◆ **PROBLEM TO SOLVE**: In the data below, how many lines include the word "healthy"? Give only the number.

DATA EXCERPTS below:

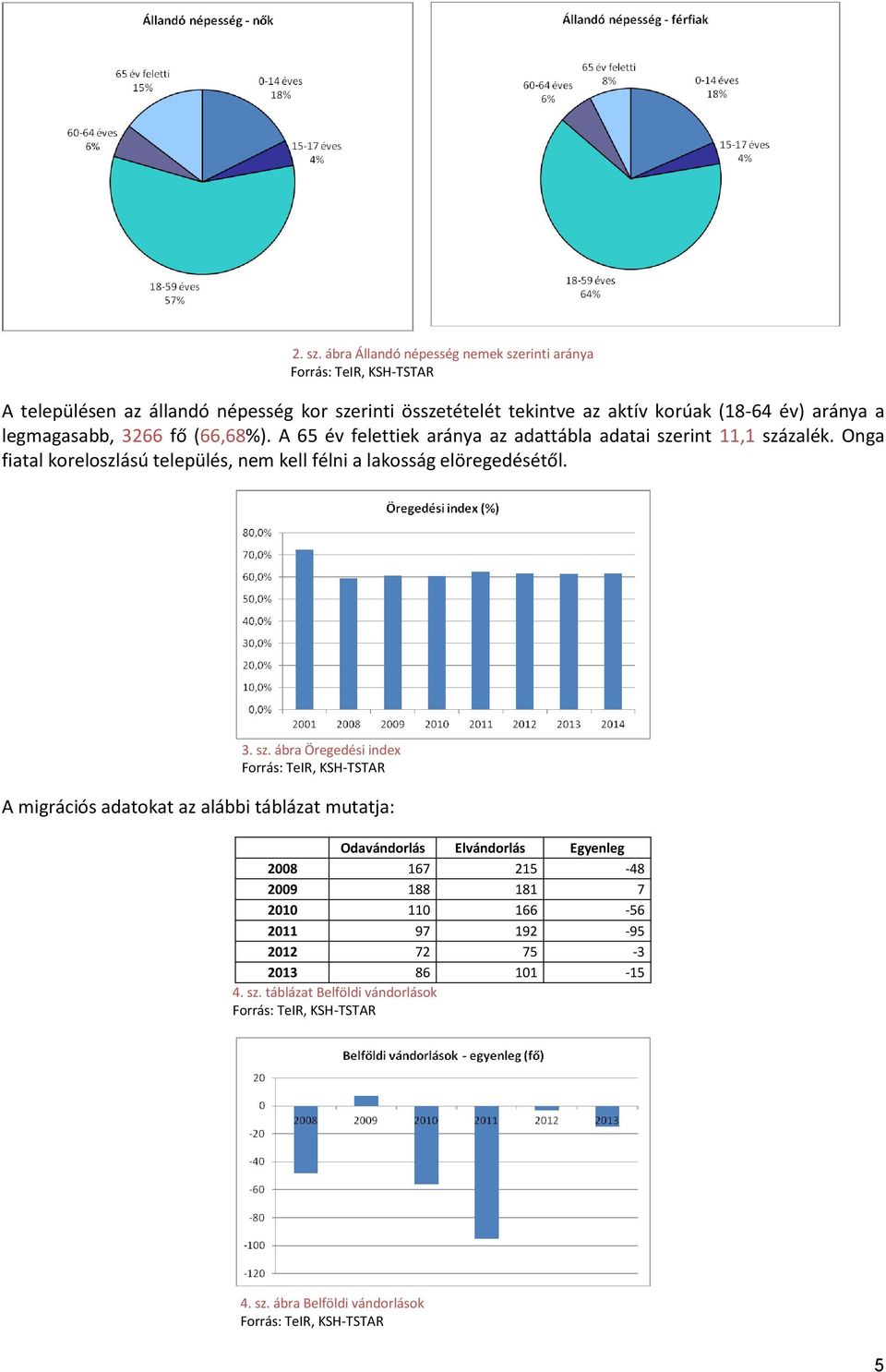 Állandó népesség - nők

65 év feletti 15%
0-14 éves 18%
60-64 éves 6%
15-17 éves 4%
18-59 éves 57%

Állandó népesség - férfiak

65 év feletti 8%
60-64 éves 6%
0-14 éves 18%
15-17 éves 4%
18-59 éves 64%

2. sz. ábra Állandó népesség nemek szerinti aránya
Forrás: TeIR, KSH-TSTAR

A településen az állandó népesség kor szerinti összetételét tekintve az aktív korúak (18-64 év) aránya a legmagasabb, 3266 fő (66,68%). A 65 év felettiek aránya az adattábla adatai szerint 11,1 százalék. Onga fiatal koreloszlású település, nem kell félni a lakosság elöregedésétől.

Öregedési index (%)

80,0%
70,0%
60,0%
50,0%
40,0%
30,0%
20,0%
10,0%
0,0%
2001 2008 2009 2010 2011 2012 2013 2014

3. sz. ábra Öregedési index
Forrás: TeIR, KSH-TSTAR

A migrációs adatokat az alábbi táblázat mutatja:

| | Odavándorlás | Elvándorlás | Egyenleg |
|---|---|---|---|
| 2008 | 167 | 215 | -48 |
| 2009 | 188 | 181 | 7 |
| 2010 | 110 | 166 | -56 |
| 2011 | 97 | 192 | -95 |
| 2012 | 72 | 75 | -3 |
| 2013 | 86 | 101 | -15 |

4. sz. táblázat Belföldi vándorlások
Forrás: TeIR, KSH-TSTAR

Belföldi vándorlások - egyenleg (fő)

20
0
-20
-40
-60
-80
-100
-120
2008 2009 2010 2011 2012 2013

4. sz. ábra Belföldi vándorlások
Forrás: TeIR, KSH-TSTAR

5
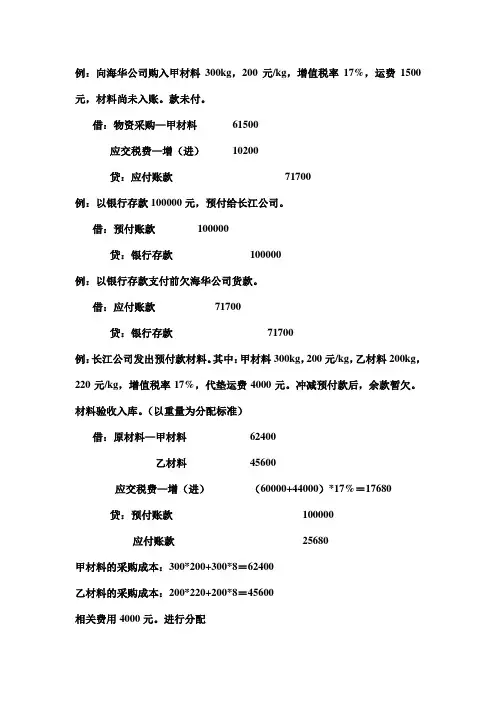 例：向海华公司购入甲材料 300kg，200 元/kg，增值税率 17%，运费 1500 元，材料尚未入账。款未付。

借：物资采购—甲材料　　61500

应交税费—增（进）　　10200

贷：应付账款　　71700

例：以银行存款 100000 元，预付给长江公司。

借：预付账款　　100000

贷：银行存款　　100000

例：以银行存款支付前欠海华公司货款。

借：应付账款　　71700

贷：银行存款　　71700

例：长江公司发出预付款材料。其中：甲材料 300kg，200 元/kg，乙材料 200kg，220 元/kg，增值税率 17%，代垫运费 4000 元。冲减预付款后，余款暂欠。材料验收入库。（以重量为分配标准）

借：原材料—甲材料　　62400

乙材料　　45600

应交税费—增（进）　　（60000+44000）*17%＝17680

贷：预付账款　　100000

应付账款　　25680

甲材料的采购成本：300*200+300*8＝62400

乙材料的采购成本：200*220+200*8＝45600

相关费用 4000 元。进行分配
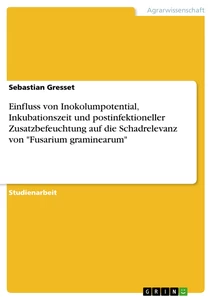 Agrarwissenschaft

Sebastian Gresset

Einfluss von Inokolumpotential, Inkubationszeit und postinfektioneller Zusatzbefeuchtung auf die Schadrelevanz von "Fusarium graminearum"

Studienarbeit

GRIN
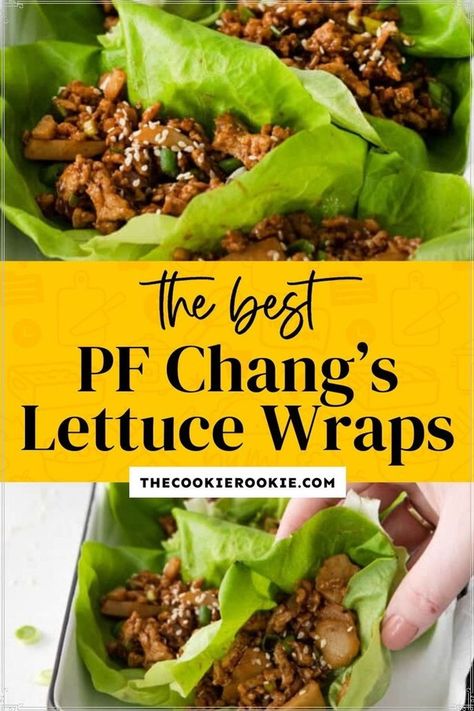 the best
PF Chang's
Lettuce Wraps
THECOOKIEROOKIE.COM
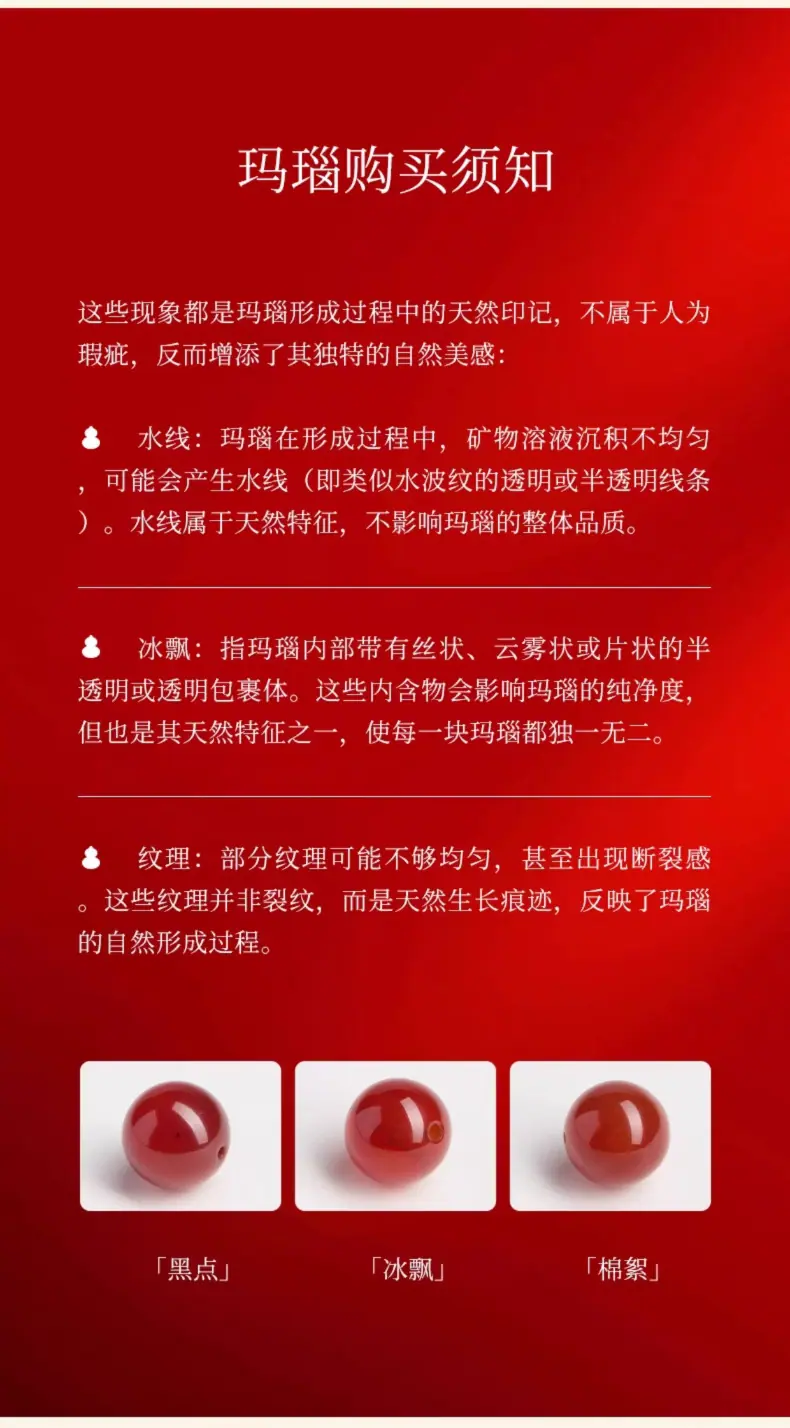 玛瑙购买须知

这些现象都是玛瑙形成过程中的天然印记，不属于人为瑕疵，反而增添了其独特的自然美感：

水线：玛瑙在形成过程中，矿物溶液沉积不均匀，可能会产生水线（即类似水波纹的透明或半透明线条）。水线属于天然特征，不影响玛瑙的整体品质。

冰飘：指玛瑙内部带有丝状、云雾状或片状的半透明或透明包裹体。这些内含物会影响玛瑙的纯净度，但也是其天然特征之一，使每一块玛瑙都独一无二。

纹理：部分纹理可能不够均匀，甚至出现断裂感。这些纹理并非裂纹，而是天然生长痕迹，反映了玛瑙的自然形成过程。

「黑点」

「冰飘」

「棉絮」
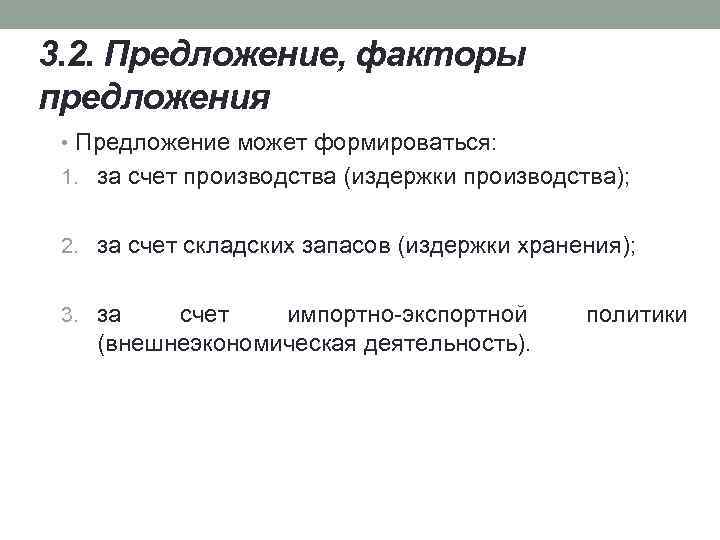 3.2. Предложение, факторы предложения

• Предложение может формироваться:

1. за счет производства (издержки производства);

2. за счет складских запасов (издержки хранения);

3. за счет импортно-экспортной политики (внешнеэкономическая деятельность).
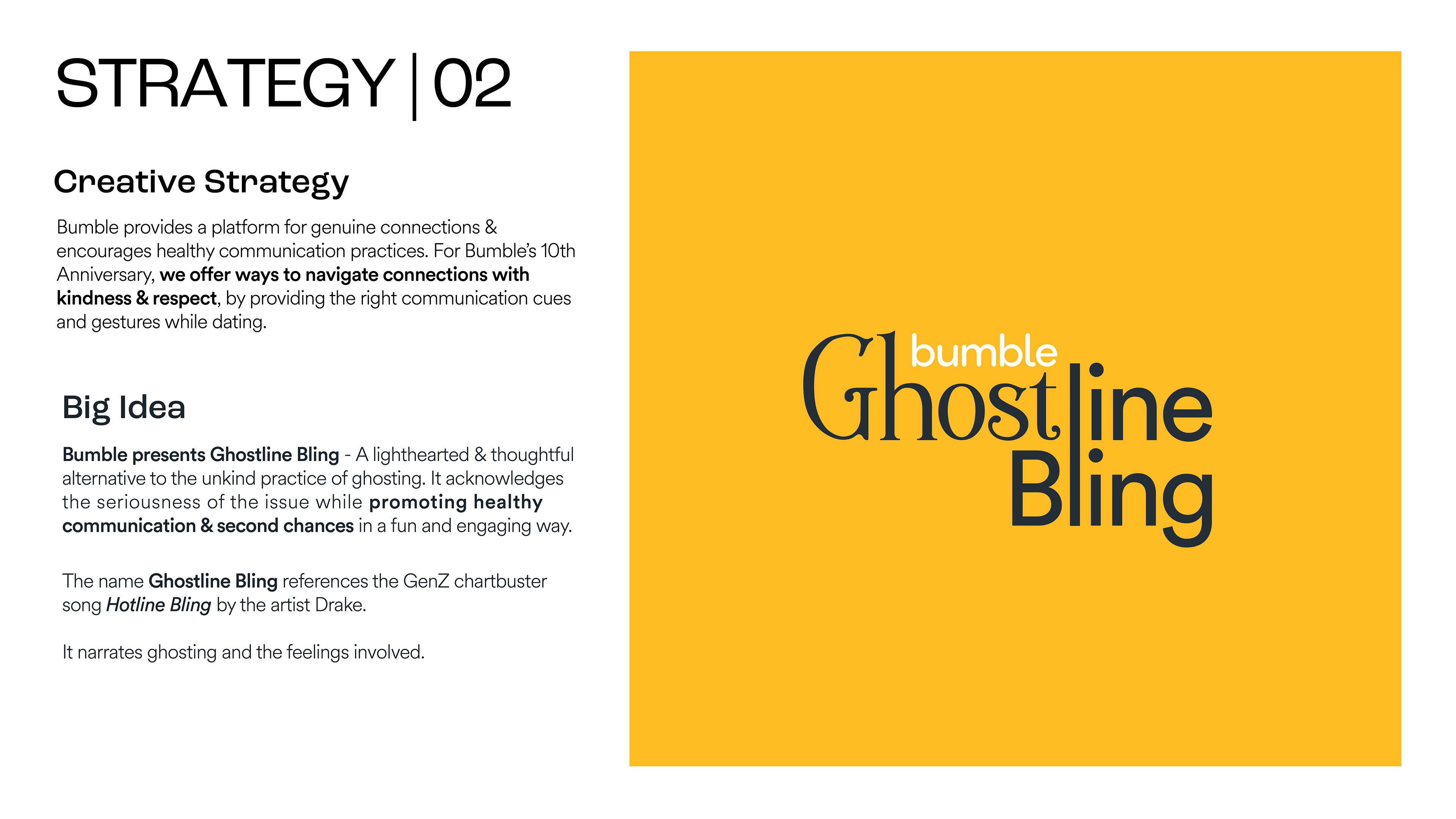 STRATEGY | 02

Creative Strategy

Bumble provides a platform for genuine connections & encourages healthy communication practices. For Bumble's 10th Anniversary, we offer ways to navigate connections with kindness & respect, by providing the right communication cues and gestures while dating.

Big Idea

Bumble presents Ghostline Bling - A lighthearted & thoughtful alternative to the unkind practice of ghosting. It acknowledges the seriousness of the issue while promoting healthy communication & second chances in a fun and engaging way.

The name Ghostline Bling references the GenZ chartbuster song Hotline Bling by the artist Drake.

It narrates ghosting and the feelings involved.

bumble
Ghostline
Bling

End of DATA EXCERPTS.

◆ **ANSWER**: 2